Hey Kmx, our little ones are only 2 days apart and I'm going through this too. He has always been quite a high maintenance baby but he does smile and laugh a lot and makes me laugh every day! At the moment whenever I try to do anything such as tidy up the kitchen or get dressed he follows me around whining and moaning. If I take something away from him or tell him no he cries like its the end of the world. He also always wants to be out, he will stand at the door and whine. I'm finding it really difficult to be in the house with him as he will not play with his toys for more than 5 minutes. Glad to hear I'm not the only one!


----------



## dawnrise1

Well my toddler is older, 23 months, but, I can completely relate. He has always been active and always likes to be on the go and doing something, he has an active mind and body, so its challenging! I found ignoring his moaning etc didn't work, so I kept telling him what he was doing wrong and being a bit more firm which I think has helped. I love him to bits, but, sometimes feel that I can't do anything to please him.
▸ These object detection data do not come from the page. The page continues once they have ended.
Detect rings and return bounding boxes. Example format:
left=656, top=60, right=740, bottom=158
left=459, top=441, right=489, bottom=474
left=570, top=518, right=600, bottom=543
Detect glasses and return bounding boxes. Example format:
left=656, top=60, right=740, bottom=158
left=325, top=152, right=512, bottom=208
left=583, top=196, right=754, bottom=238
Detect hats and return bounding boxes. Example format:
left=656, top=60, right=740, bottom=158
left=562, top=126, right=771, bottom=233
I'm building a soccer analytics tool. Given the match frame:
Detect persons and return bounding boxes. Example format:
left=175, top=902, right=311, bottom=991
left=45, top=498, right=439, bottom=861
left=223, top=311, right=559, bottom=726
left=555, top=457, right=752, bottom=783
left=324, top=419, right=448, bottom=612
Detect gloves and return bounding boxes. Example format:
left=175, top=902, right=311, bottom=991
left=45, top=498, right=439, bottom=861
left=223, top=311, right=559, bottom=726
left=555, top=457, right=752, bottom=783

Toddler groups, going for walks, breaks up the day a bit, he also likes time to unwind in front of TV which calms him down a bit. Its usually tiredness too and he is refusing naps so its a constant battle, but it does get easier, I think now he is communicating more that has helped, most of the times he moans is because he wants something simple which he couldn't tell me before, half the time, its something like his sock is annoying him, he wants a different toy, book etc!! Just wanted to say really u are not alone


----------



## robinator

Lane is doing this, particularly late afternoon/evening. The only time she stops is if I hold her or read her books/play. Daddy is simply not a good enough substitute anymore :wacko:


----------